### Document section

By Chelsea LoCascio
Managing Editor
When swatting bugs, wiping away sweat and moving fallen bamboo culms to clear a path, it can be easy to forget you are still at the College.
The on-campus bamboo forest behind Green Farmhouse is littered with food wrappers, beer cans and water bottles full of green liquid — signs that this spot has hosted the occasional “good time,” according to a Signal article from Sept. 24, 2008.
That same article reported that the only exposure Thomas Hasty, former head grounds worker for the Office of Grounds and Landscape Maintenance Services, had to the bamboo was limited to the few times the grounds crew needed to clean up the litter, along with some cult-like paraphernalia reminiscent of “The Blair Witch Project.”
This campus oddity has been shrouded in mystery, as Hasty had reportedly never learned why the bamboo was there, and any further knowledge left with him when he retired.
According to Head Media Relations Officer Tom Beaver, the mystery continues.
“We do not have a record of when the bamboo was planted and why, at that time, the decision was made to plant bamboo,” Head Media Relations Officer Tom Beaver said.
Eight years later, the College still has no idea.
Until now.
The Eldridge family
Walk along the Metzger Loop away from the bamboo forest behind Green Farmhouse — past the Administrative Services Building and before the apartments — and one can spot another patch of bamboo. Unlike the bamboo behind the farmhouse, this one has a sign posted in the patch.
The marker indicates a few critical points: the Eldridge family planted the bamboo at this specific location in the early part of the last century, and it was the first bamboo planted in Ewing, N.J.
It also notes that Eldridge Park in Lawrenceville, N.J., was named after the family and that one family member named John was an associate of William Penn: “English Quaker leader and advocate of religious freedom, who oversaw the founding of the American Commonwealth of Pennsylvania,” according to britannica.com.
The Rockino family were the ones who acquired the Eldridge’s property on Pennington Road — they believe it was built around 1919 — in an estate sale in November 1973. Linda Rockino Schultz, 64, does not live in this house, but her brother does.
According to Rockino Schultz, Sarah Eldridge built a colonial home for her son, C. Wellington Eldridge, and in the yard, she planted several species of flora still there today, including Silver Spruce, Japanese Maple and bamboo. Their fence is the one that separates the College from the bamboo patch.
A not-so-invasive species
So, what is the connection between the Eldridge’s bamboo and the College’s? The answer can be found in basic ecology, according to Professor of Biology Janet Morrison, who is currently conducting her own research on the interactions between overabundant deer, invasive species and native plant communities.
Morrison said the bamboo on campus is likely Golden Bamboo, since that is the most common type of planted bamboo.
“(Golden Bamboo) might flower (about) every five to 10 years,” Morrison said. “So, it’s possible that a few seeds made it and got spread to the other side of the road, and so it’s making a second patch.”

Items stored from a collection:

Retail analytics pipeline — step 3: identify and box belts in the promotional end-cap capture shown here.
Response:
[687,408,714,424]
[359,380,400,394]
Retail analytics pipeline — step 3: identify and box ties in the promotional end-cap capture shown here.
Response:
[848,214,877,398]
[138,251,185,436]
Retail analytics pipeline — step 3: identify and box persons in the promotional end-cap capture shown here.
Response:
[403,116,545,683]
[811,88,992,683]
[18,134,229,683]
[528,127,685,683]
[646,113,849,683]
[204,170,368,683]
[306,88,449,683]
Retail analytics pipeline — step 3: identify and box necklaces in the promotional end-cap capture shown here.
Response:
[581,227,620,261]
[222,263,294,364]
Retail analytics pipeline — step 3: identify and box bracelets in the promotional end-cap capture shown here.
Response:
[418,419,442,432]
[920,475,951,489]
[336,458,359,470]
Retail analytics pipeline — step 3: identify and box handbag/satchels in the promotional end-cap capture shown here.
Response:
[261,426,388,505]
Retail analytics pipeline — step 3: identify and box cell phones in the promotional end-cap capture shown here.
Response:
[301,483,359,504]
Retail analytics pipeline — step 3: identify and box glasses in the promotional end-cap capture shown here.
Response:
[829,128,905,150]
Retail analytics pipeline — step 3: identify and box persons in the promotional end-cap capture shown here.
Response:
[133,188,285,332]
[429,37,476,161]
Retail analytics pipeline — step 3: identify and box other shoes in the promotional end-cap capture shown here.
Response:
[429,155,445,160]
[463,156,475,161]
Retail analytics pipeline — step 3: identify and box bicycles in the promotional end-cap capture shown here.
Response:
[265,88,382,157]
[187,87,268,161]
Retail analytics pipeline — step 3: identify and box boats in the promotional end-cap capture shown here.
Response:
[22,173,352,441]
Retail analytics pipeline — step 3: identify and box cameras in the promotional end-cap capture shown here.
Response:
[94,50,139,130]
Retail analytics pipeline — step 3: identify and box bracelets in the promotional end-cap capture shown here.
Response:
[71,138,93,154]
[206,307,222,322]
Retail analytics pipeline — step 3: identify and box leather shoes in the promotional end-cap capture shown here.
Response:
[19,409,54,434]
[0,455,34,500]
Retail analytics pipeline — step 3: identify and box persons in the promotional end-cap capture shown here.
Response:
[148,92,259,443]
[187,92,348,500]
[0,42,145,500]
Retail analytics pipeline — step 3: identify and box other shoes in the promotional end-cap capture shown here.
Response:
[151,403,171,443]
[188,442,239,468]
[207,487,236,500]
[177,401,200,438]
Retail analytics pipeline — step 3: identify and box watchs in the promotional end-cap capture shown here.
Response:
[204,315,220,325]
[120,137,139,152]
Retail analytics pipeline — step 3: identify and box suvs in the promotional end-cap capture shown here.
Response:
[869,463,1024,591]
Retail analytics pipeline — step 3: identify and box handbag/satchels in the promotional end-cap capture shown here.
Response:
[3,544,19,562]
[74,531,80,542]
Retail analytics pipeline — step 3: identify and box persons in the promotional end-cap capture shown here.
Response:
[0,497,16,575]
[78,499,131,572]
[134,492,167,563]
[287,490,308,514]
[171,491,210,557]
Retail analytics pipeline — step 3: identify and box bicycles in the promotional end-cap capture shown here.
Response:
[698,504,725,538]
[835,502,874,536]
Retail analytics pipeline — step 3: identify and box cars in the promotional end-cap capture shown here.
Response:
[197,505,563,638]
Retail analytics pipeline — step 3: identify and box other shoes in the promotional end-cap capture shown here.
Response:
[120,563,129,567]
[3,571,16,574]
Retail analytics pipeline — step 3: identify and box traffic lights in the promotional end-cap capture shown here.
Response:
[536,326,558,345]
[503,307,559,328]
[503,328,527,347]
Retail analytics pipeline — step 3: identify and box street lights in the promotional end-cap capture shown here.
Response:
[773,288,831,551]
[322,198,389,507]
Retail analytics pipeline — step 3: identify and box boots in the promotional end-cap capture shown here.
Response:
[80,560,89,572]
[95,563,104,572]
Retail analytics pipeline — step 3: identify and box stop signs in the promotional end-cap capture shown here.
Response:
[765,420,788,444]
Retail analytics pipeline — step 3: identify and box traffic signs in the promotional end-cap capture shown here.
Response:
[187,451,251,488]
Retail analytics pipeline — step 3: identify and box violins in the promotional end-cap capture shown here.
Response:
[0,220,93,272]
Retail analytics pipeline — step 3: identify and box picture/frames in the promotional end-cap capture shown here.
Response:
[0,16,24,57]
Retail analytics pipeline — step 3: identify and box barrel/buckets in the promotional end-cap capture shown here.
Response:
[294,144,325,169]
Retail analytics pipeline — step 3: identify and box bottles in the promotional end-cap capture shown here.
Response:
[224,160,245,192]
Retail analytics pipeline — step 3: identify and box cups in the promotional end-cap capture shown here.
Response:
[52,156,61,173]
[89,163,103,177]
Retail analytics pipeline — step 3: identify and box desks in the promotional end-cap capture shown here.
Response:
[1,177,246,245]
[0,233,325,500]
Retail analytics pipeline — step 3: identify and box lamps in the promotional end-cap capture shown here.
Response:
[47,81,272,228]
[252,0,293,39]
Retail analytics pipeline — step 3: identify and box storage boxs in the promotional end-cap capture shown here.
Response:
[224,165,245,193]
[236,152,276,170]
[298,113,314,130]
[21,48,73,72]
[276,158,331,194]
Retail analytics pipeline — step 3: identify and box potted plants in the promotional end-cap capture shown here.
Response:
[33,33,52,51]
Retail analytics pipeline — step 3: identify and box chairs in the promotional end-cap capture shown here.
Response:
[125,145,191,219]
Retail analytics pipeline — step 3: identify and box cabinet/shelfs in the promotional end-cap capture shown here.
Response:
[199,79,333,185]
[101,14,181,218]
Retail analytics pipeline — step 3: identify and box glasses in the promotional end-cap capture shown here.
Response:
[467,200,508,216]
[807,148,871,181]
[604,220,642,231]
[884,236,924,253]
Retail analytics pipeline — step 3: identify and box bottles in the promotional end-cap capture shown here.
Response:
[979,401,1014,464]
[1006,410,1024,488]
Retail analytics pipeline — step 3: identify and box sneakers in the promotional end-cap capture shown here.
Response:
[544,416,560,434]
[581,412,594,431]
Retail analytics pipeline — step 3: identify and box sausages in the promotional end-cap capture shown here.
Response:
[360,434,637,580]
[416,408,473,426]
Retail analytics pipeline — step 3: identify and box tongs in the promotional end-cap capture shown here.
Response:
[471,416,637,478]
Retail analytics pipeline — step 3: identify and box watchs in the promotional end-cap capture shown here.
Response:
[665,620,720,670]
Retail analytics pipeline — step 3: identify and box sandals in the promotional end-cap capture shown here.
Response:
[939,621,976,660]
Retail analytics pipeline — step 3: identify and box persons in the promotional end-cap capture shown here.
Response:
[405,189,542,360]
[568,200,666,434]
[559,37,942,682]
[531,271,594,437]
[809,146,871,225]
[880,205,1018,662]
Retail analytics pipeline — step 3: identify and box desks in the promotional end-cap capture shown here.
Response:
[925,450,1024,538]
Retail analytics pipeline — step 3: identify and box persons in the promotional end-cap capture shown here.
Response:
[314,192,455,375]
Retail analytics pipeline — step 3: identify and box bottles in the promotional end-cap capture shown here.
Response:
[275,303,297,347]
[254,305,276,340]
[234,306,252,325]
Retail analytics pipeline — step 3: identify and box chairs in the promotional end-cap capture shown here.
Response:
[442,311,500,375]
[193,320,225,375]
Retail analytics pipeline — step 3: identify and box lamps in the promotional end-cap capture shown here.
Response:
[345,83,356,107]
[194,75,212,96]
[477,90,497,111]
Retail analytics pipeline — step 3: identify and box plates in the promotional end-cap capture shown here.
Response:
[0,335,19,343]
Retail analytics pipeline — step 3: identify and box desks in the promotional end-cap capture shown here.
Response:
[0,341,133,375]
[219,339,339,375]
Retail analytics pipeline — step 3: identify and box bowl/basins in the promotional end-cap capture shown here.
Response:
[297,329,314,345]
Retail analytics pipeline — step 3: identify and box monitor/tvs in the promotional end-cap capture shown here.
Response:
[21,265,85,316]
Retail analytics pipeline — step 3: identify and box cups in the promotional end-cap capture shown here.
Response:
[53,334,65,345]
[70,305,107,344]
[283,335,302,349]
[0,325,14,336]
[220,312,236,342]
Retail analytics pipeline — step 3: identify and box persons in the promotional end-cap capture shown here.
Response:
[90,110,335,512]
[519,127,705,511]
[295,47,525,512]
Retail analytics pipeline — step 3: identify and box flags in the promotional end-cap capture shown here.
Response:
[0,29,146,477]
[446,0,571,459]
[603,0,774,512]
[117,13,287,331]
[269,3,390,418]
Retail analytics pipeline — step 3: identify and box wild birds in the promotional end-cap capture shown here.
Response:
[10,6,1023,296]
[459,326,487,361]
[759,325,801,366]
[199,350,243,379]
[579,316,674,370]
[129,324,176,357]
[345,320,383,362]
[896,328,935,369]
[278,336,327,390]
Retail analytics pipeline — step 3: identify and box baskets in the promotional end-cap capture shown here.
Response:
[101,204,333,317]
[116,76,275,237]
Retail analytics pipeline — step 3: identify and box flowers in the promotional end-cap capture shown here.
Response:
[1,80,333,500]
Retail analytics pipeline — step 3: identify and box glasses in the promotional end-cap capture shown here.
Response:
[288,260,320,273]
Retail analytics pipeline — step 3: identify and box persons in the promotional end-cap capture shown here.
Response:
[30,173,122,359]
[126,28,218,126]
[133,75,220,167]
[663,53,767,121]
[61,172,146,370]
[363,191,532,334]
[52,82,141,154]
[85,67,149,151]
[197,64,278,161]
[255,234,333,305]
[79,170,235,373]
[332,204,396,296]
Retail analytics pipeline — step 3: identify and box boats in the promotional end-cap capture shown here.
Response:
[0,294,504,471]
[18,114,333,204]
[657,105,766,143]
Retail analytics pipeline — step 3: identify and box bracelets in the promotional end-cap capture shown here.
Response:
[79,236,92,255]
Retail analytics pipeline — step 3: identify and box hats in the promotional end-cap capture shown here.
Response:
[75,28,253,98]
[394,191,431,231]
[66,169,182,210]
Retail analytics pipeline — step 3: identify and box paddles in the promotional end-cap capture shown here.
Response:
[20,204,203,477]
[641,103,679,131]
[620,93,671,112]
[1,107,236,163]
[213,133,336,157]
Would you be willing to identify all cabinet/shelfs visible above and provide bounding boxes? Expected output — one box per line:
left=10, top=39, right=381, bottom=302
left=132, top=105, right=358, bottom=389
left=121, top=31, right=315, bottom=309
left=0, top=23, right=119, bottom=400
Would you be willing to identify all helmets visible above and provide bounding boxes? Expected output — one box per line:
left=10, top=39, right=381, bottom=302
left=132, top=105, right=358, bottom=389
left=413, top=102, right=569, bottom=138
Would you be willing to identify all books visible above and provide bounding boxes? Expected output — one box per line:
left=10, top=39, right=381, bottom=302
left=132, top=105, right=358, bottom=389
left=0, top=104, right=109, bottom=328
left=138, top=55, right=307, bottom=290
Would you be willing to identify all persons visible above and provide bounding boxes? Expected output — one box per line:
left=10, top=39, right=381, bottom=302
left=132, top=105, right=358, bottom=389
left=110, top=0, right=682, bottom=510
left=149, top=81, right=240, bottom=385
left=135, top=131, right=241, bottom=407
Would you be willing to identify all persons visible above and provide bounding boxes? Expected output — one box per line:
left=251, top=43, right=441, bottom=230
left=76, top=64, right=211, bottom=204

### Your tasks
A. According to the bamboo article, when did the Rockino family acquire the Eldridge property on Pennington Road?
B. Write out the part of the bamboo article starting with "According to Head" and going on through "in Ewing, N.J.".
The listing is separate material and has no connection to the bamboo article.

### Results
A. In November 1973, in an estate sale.

B.
According to Head Media Relations Officer Tom Beaver, the mystery continues.
“We do not have a record of when the bamboo was planted and why, at that time, the decision was made to plant bamboo,” Head Media Relations Officer Tom Beaver said.
Eight years later, the College still has no idea.
Until now.
The Eldridge family
Walk along the Metzger Loop away from the bamboo forest behind Green Farmhouse — past the Administrative Services Building and before the apartments — and one can spot another patch of bamboo. Unlike the bamboo behind the farmhouse, this one has a sign posted in the patch.
The marker indicates a few critical points: the Eldridge family planted the bamboo at this specific location in the early part of the last century, and it was the first bamboo planted in Ewing, N.J.